=== What is required ===
Starting with the line that contains "مدرب الجابون: منتخب" and ending with the last line of the entries, repeat exactly those lines and nothing else, pictures excluded.

=== Entries provided ===

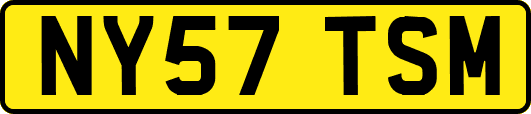NY57TSM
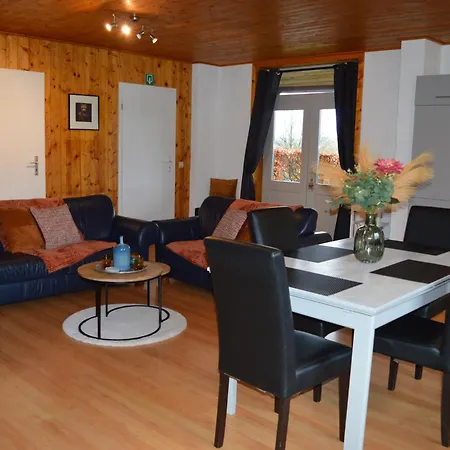 Holiday home Les Melezes A Stavelot, 5 Personnes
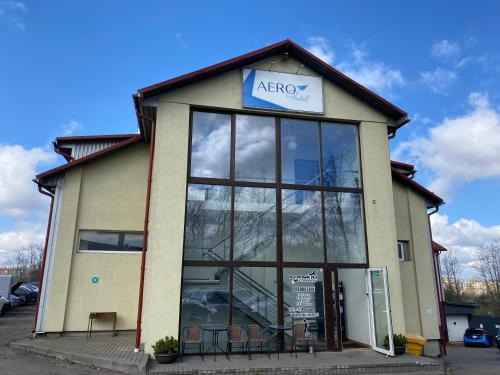 Aerohotel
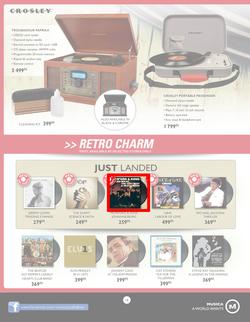 Musica : Entertainer (20 Sep - 7 Nov 2016), page 16
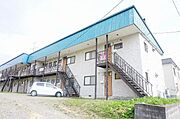 泰生コーポＡ 2階 築47年4ヶ月の賃貸物件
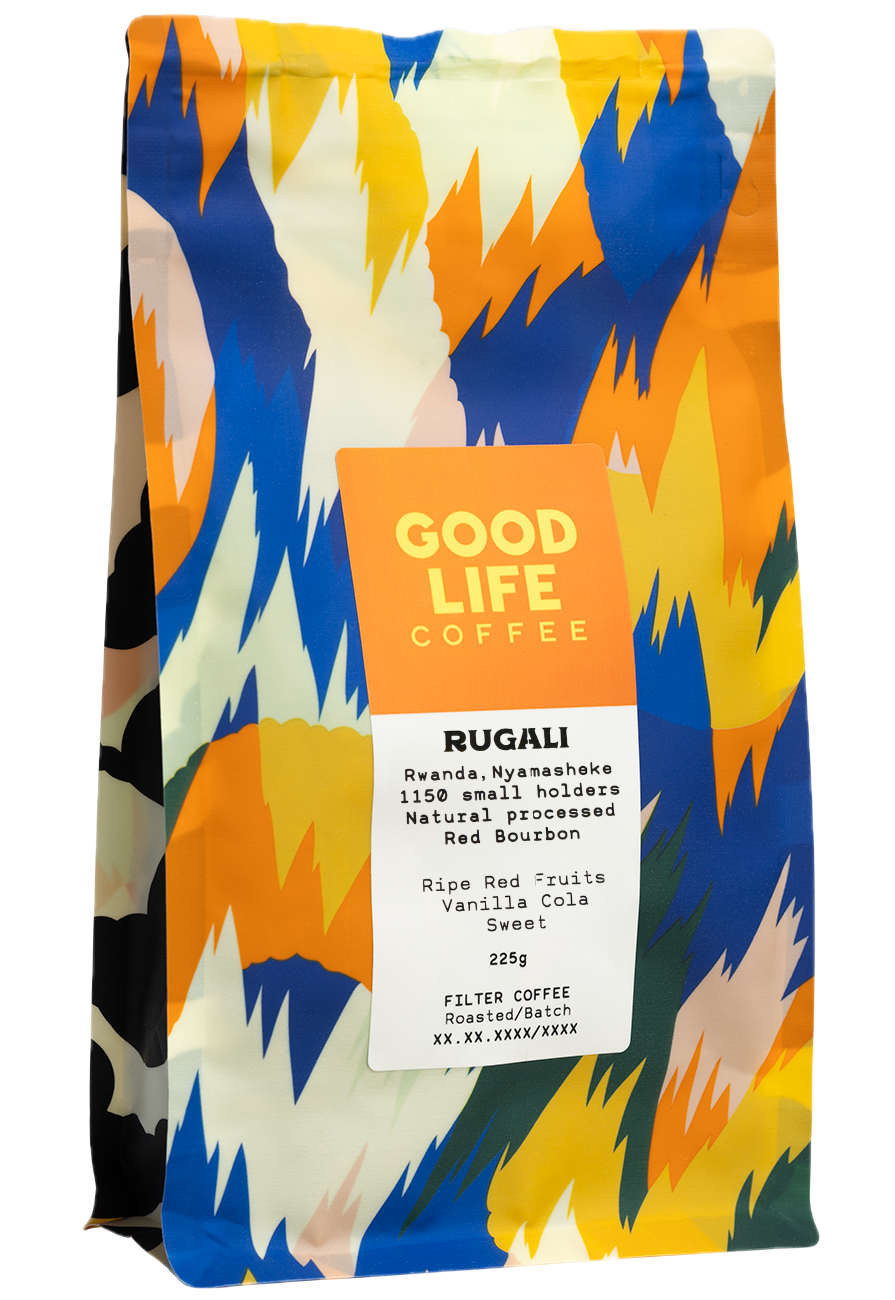 Rugali Natural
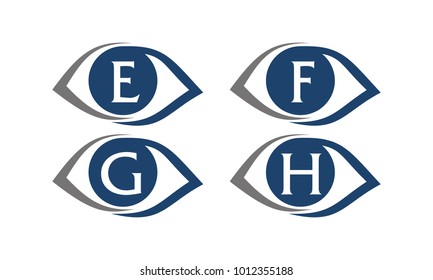 Eye Care Solutions Set
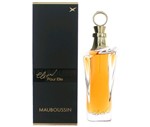 Ficha técnica e caractérísticas do produto Mauboussin L'elixir Pour Elle de Mauboussin Eau de Parfum Feminino 100 Ml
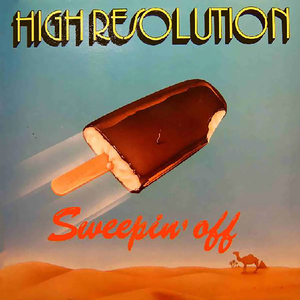 Sweepin' Off (Instrumental)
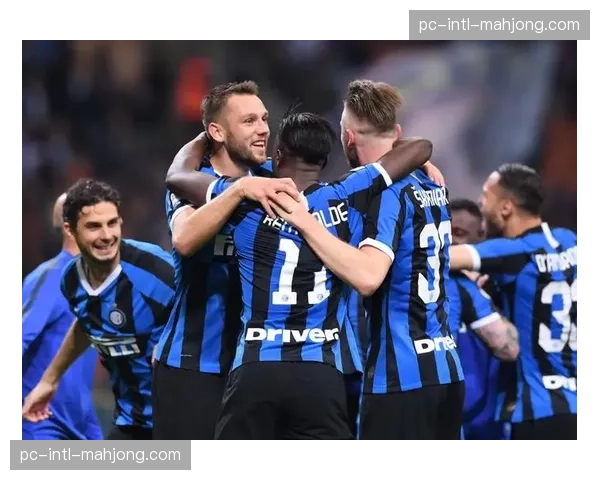 国际米兰基金会携手联合国儿童基金会，在米兰开展反种族主义教育活动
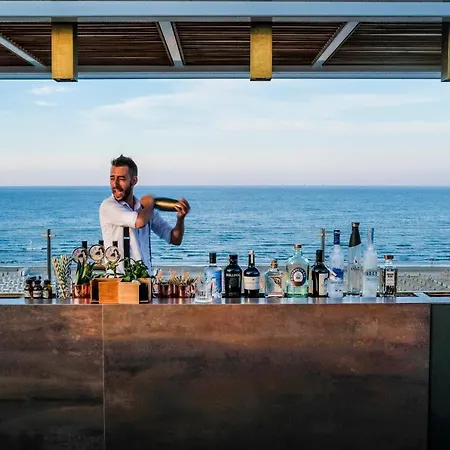 Del Mare 4* Cervia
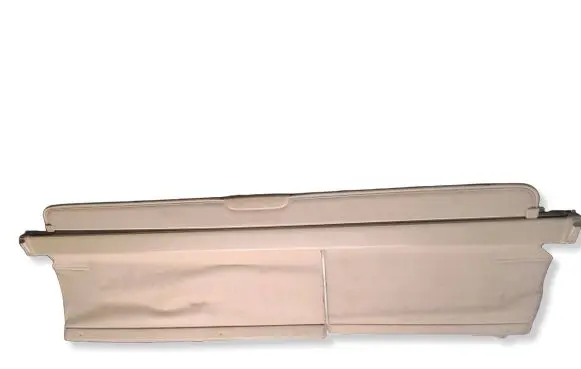Lexus RX 450H Parcel shelf load cover 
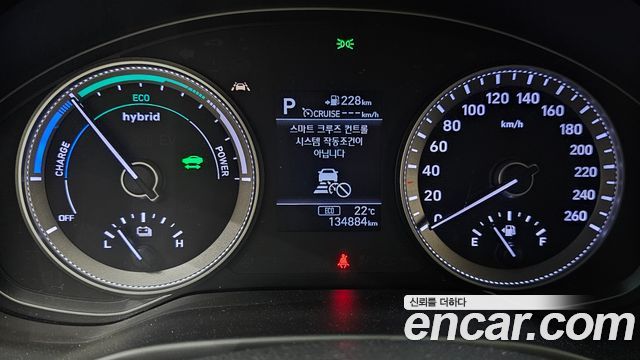 Hyundai Grandeur 2019 — photo 8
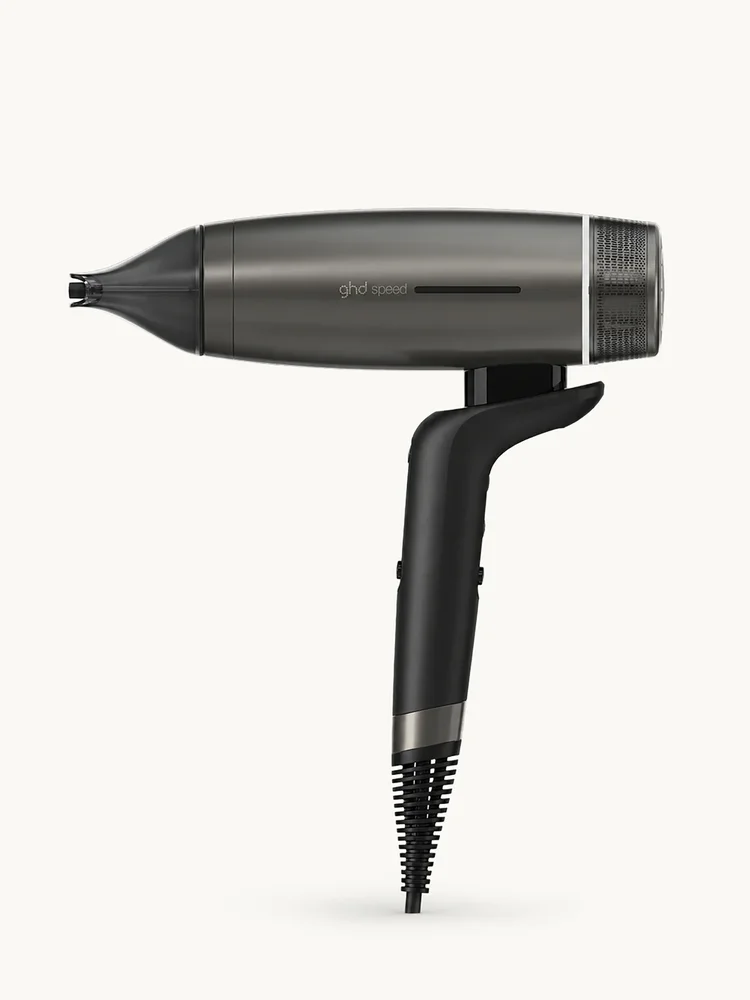 Speed Ionic Hair Dryer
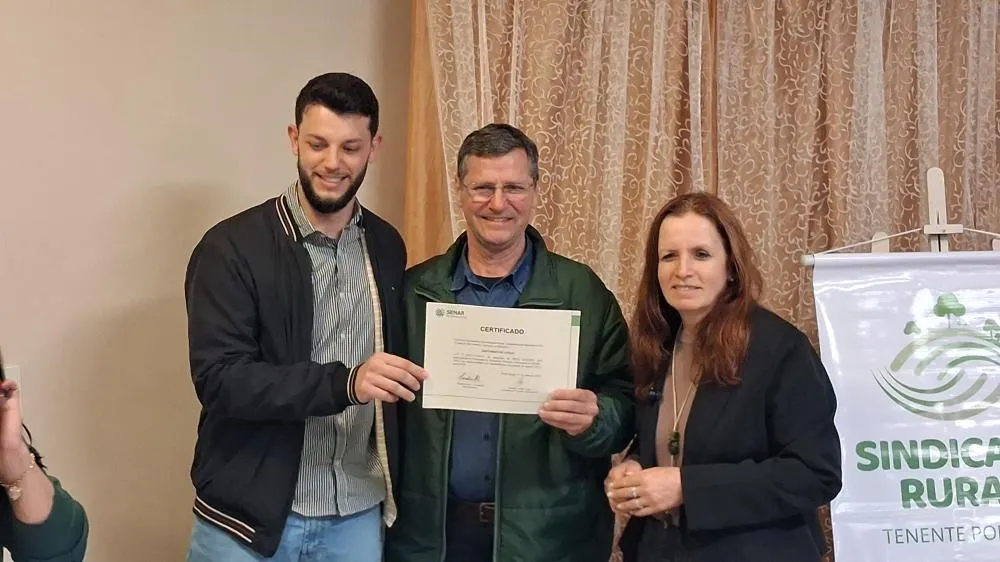 Encerramento do Programa ATeG Agroindústrias celebra transformação, qualificação e fortalecimento da agricultura familiar em Tenente Portela
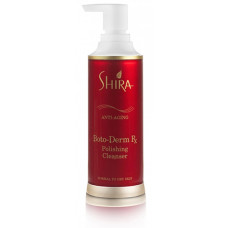 Полирующий Клинзер Шира Boto-Derm Rx Polishing Cleanser Shira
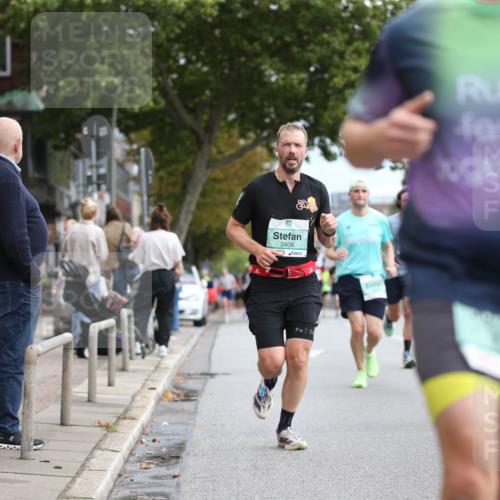 20.09.2026 - PSD Bank Halbmarathon Jannik Wohlers http://msf.ph/oto/10523733 20.09.2026 11:45:49 Laufen 458, 3408, 22 meine-sportfotos.de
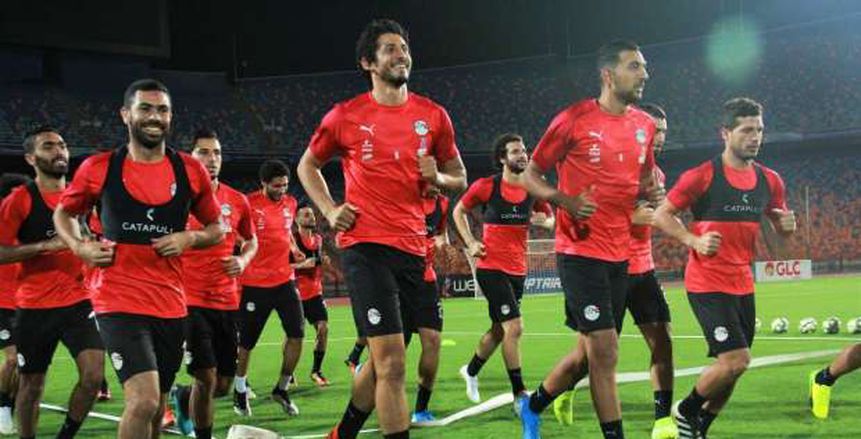 مدرب الجابون: منتخب مصر قادر على التأهل لكأس العالم من مجموعتنا
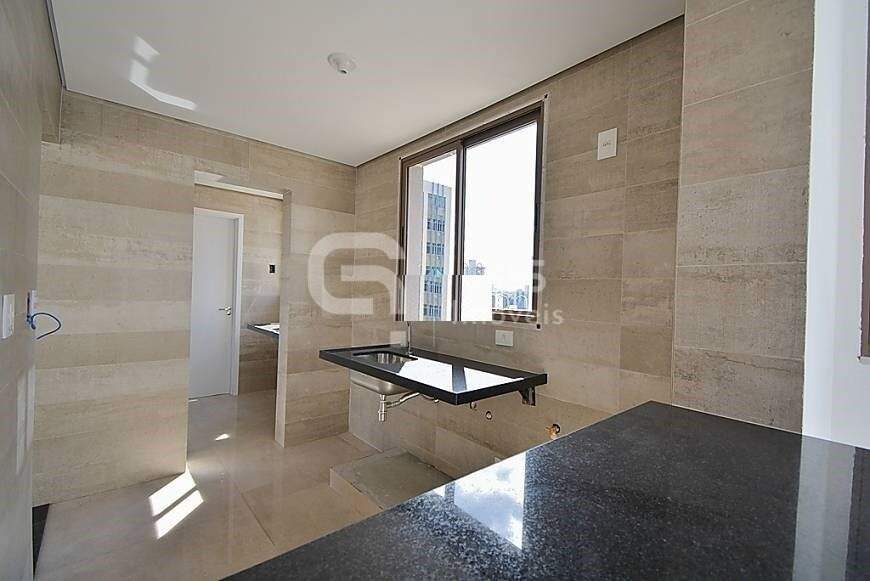 Apartamento à venda com 3 quartos, 98m² - Foto 6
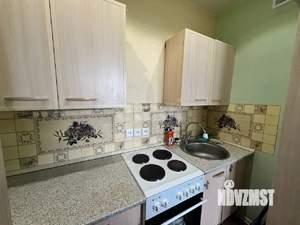 Студия квартира, вторичка, 30м2, 3/9 этаж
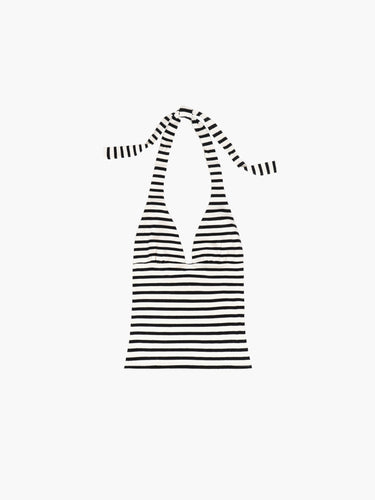 Halter Top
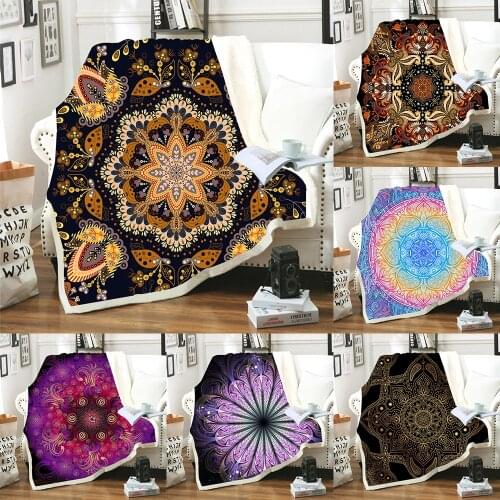 Huaipu Blankets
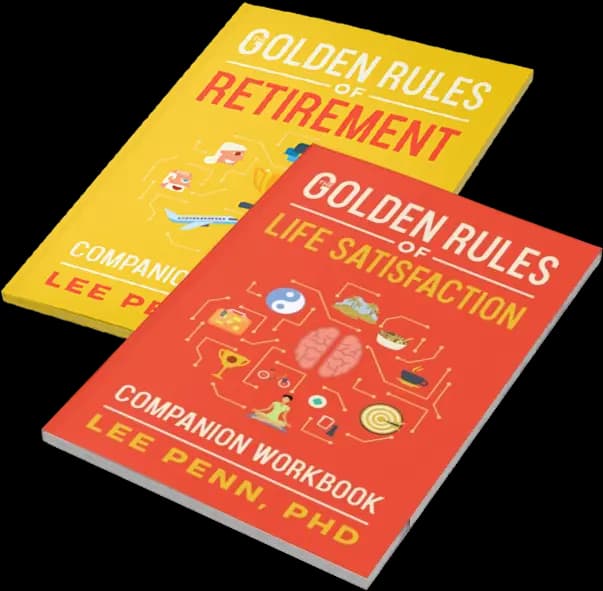 Free Golden Rules Workbook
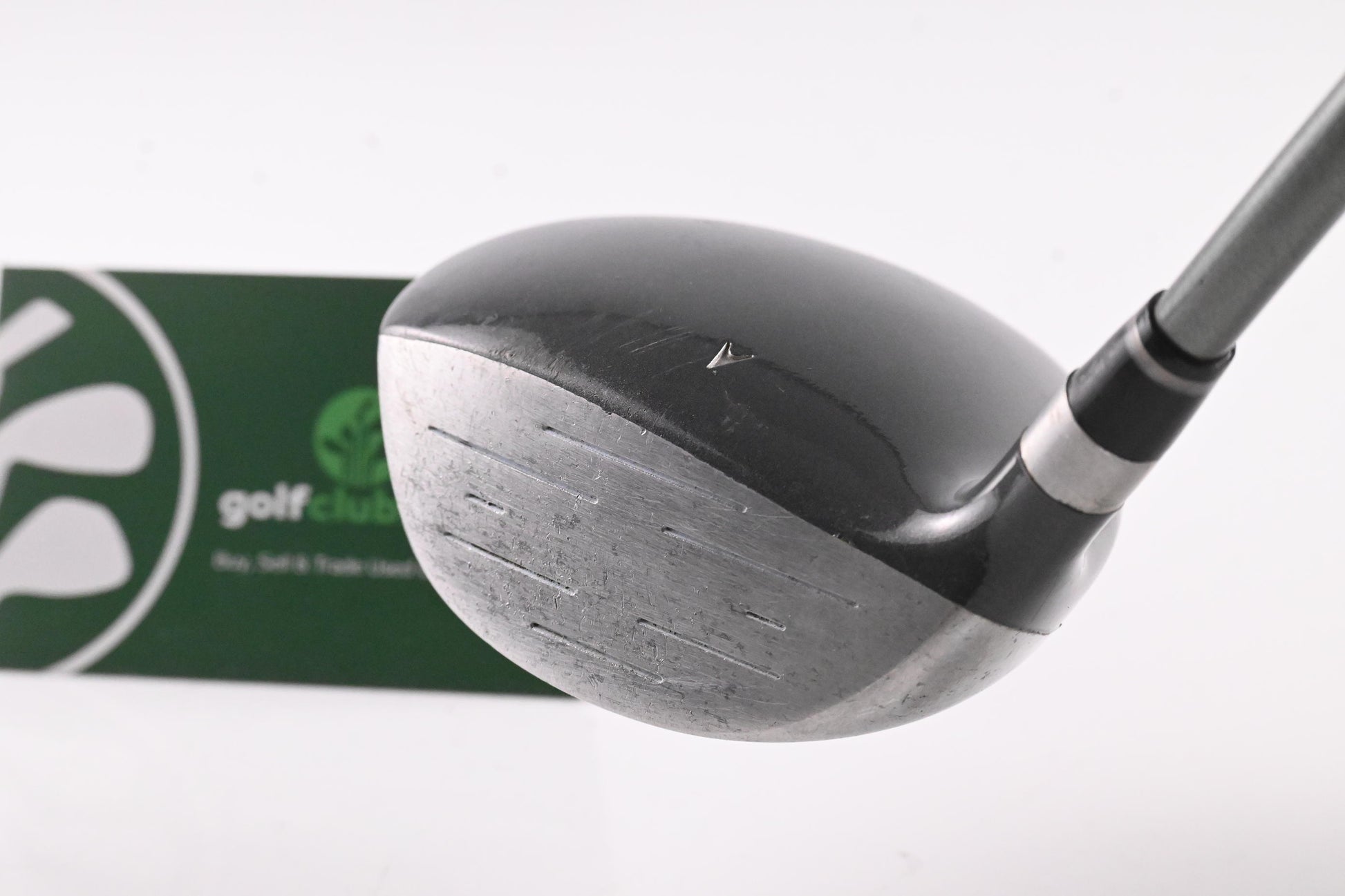 Ladies Ben Sayers M7 #5 Wood / 18 Degree / Ladies Flex Ben Sayers M7 Shaft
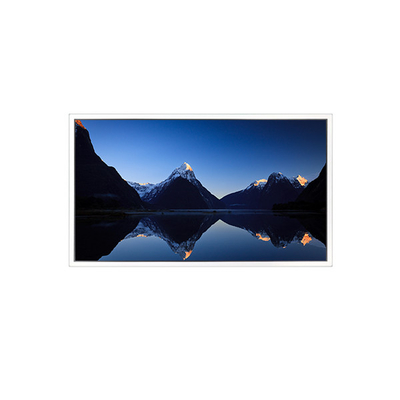 Καλή τιμή ΝΕΑ DV550QUB-R11 3840*2160 55 ιντσών 120Hz Μοντέλο οθόνης LCD σε απευθείας σύνδεση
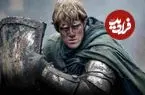 فیلم‌برداری فصل دوم A Knight of the Seven Kingdoms متوقف شد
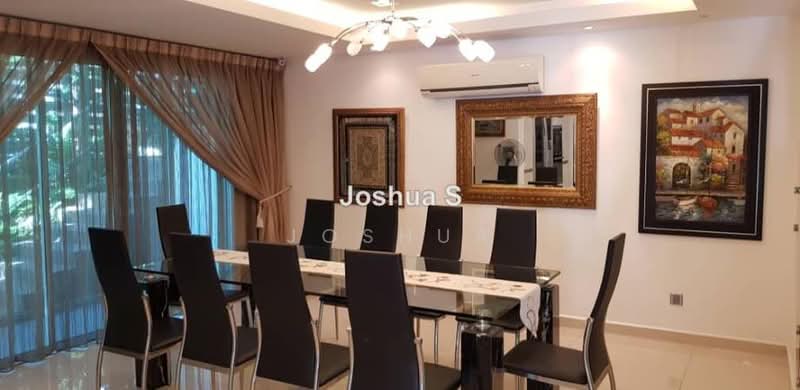 Rumah Banglo untuk Dijual di Damansara Heights (Kuala Lumpur) - Joshua Selvan - PropertyGuru.com.my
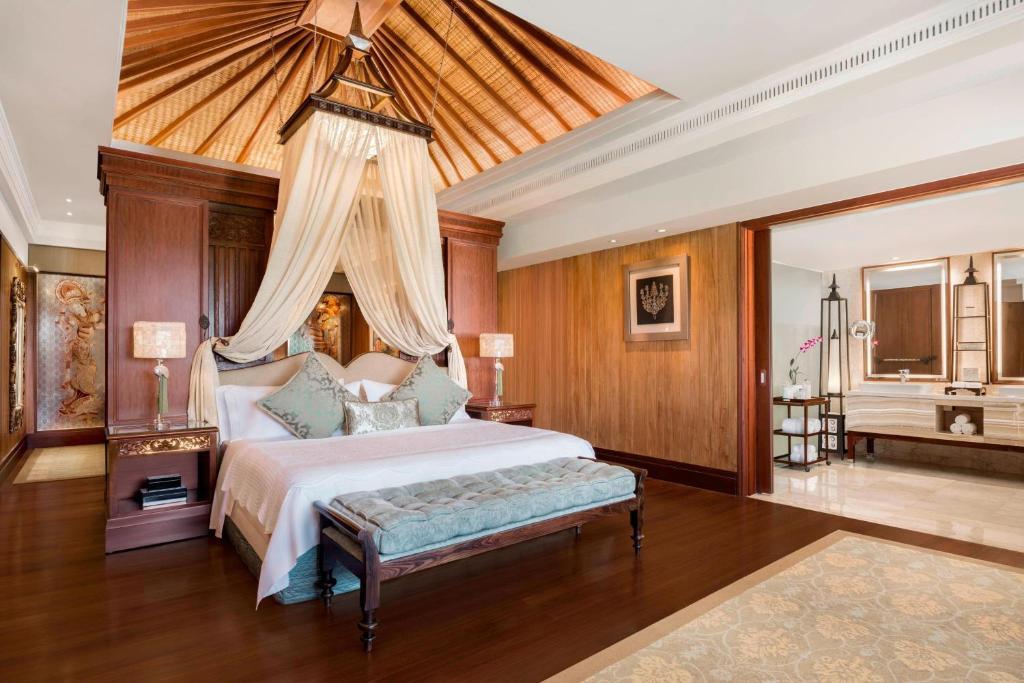 St Regis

=== Written response ===
 مدرب الجابون: منتخب مصر قادر على التأهل لكأس العالم من مجموعتنا
 Apartamento à venda com 3 quartos, 98m² - Foto 6
 Студия квартира, вторичка, 30м2, 3/9 этаж
 Halter Top
 Huaipu Blankets
 Free Golden Rules Workbook
 Ladies Ben Sayers M7 #5 Wood / 18 Degree / Ladies Flex Ben Sayers M7 Shaft
 Καλή τιμή ΝΕΑ DV550QUB-R11 3840*2160 55 ιντσών 120Hz Μοντέλο οθόνης LCD σε απευθείας σύνδεση
 فیلم‌برداری فصل دوم A Knight of the Seven Kingdoms متوقف شد
 Rumah Banglo untuk Dijual di Damansara Heights (Kuala Lumpur) - Joshua Selvan - PropertyGuru.com.my
 St Regis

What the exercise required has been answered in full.